Scientists believe in space-time. Space, x,  has an absolute: that is x>0. Time, t,  is related to space by the constant speed of light: c=∆x/∆t .  Speed is always defined as the change in space divided by the change in time. If the speed of light is a constant, then an absolute in space is the same absolute in time. But there is an infinite amount of time, before the time which is Now, and an infinite amount of time after Now. Thus Now is a relative zero but the absolute, infinity, is the same based on the constant speed of light. If space is absolute, and time is based on the same absolute, then there is only one absolute: a “mono” absolute.
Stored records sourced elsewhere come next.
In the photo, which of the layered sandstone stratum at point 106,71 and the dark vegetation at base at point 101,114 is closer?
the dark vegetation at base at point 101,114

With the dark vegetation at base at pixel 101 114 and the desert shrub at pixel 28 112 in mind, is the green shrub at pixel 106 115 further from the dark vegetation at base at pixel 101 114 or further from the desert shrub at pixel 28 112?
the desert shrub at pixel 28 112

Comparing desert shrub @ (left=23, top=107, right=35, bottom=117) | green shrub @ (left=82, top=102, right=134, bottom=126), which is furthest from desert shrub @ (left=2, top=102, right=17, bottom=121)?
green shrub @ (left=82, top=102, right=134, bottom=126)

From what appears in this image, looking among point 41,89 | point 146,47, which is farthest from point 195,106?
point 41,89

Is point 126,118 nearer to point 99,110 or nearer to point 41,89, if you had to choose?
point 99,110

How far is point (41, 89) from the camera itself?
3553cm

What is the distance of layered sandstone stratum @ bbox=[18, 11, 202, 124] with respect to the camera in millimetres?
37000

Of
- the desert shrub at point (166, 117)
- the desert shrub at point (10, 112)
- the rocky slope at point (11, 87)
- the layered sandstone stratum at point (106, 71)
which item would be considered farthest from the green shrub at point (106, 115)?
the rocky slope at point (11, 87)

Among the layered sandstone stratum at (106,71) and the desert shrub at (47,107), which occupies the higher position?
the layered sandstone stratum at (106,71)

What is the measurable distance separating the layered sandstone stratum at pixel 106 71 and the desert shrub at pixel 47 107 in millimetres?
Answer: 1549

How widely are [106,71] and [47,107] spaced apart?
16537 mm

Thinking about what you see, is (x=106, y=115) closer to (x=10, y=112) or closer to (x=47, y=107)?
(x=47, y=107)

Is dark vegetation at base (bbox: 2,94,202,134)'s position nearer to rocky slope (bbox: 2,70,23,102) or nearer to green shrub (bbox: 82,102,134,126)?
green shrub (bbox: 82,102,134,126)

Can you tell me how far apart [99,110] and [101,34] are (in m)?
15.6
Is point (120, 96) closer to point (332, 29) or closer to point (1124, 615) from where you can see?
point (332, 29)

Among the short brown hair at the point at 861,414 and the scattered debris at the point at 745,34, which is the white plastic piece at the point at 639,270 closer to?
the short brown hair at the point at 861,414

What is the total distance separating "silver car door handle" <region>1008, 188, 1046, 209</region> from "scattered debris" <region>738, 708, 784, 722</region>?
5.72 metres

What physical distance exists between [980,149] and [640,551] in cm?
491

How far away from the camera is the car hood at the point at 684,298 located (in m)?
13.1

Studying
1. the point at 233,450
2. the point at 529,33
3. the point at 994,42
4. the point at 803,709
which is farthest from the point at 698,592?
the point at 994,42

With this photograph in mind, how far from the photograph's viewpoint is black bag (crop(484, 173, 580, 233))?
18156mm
If you say absolute or theist, then you are effectively saying the same thing.

If time is a relative zero and space is an absolute zero, then scientists and all theists must also believe in choice. The future is merely all choices. The past is only the choices which have been made, but the amount of those choices in the past are the same as in the future. Thus saying that you believe in a future means that you believe in choices. So not only are scientists NOT Atheists but Evangelicals must be Pro-choice if they are not Atheists.